Si dans le premier opus vous étiez Alex Mercer, vous prenez ce coup-ci James Heller en main. Soldat de son état, perdu dans les dangereuses rues de New York Zero, il fera la rencontre d'Alex au détour d'une rue et le suivra. James hait profondément Alex puisqu'il le rend responsable de la mort de sa femme et de sa fille. La suite est sans surprise, Alex infecte James et ce dernier intègre la famille des gentils-pas-beaux-mais-qui-défoncent-tout, en d'autres termes : le héros du jeu.
Vous voilà lâché dans New York Zero. Composé de 3 iles répondant aux doux noms de Zone Verte, Jaune et Rouge, toutes contrôlées par le Blackwatch (sorte de division spéciale de l'armée et qui collabore avec le géant de la recherche Gentek), la carte offre un environnement sympathique. Qui plus est, vu que vous êtes "à pied", elle vous paraitra relativement grande. Graphiquement, peu de choses à dire. Le moteur utilisé (Titanium) est une version évoluée de celui utilisé dans le premier opus, mais je n'ai pas vu grande différence. Même si il est beau, Prototype 2 manque tout de même d'une ambiance un peu plus lourde. Pourquoi il fait si soleil dans la Zone Rouge qui est censée être dévastée par le virus ? Sans pousser jusqu'à I Am Alive, ça manque de poussière tout ça !
Les grands passages scénaristiques sont ponctués de vidéos en noir et blanc des protagonistes de très bonne qualité. J'ai d'ailleurs trouvé dommage que ces mêmes vidéos n'aient pas été réutilisées pour la pub télé qui, elle, utilise des acteurs... normaux avec un jeu surjoué.
On ne change pas une recette qui marche. Un personnage qui évolue force le joueur à aller toujours plus loin pour être toujours plus puissant. Prototype 2 n'allait pas déroger à cette règle. 23 niveaux pourront être gravis. Chacun apporte son lot de bonus : meilleure vie, meilleure attaque, meilleur bouclier, tout ou presque peut être augmenté soit via les niveaux, soit via les mutations. Mutations que vous trouverez en assimilant des infectés ou en complétant les missions secondaires qui sont divisées en 2 parties. La première vous demandera d'éliminer des unités du Blackwatch et de retrouver des boites noires qui vous permettent d'écouter des bouts de conversation entre militaires. La seconde vous amènera sur de courtes missions nommées Blacknet où il vous faut éliminer des personnalités importantes.

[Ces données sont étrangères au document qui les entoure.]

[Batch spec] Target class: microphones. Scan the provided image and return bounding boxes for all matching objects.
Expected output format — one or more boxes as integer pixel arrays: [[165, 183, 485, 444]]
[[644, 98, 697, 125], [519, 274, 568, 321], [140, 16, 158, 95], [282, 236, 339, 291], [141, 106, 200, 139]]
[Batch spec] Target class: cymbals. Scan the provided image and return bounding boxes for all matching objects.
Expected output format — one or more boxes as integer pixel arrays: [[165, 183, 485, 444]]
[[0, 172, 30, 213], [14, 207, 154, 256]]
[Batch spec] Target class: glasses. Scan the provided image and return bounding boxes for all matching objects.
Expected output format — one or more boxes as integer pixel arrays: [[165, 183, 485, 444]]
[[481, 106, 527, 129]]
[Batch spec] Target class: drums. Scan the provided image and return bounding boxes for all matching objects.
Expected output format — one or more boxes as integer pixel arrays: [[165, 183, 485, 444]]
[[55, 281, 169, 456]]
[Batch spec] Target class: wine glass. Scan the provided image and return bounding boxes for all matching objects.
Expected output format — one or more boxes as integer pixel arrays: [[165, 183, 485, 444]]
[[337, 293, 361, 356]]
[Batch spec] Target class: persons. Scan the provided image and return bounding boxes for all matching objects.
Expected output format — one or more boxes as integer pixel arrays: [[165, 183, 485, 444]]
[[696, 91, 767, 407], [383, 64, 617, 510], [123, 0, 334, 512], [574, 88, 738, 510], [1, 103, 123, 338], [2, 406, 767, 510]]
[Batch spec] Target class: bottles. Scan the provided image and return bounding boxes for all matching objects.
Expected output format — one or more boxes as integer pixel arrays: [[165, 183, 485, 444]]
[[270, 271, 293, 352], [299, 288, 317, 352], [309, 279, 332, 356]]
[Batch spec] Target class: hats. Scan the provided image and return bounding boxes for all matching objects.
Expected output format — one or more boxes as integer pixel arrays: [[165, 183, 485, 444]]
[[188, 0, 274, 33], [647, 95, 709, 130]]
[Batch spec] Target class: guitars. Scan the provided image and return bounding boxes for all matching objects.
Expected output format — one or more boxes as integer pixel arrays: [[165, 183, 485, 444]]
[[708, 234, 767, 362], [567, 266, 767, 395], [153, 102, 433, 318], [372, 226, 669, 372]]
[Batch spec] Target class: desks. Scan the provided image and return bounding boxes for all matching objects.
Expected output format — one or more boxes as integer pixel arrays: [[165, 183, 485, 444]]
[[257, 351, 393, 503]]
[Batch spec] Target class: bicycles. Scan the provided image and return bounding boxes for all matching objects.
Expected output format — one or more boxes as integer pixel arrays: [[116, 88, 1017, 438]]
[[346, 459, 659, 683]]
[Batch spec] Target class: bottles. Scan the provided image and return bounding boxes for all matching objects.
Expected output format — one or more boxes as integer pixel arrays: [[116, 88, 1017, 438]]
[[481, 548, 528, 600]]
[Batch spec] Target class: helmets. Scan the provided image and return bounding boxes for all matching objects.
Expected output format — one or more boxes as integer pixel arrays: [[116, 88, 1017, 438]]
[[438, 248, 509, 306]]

Griffes, tentacules, marteaux et autres seront vos atouts, des prolongements de votre corps qui viennent remplacer vos bras afin de terrasser vos ennemis qu'ils soient de nature humaine, infectée ou mécanique (tank, hélicoptère, tourelles,...). Chaque attribut a 2 intensités d'utilisation : coup rapide avec une puissance/capacité normale et coup puissant (appui long sur la touche) avec une puissance/capacité plus dévastatrice. Vous disposerez également d'un sonar pour repérer vos victimes au loin ou reconnaitre les ennemis qui ne sont pas surveillés. Ce dernier est relativement intéressant pendant les phases de recherche et d'infiltration, mais aurait pu être un peu plus développé dans les missions secondaires.
Ceux qui ont déjà tâté du 1 ne seront pas dépaysés et encore moins ceux qui découvrent. Manette en main, pas besoin de 3 heures pour prendre en main James. Les seules actions possibles se résument à sauter, voler, taper. Mais cela suffit amplement pour casser du méchant ! Par contre, ne vous attendez pas à avoir une difficulté hors du commun. En effet, le mode difficile semble plus proche du mode facile que du "ultra-hard"...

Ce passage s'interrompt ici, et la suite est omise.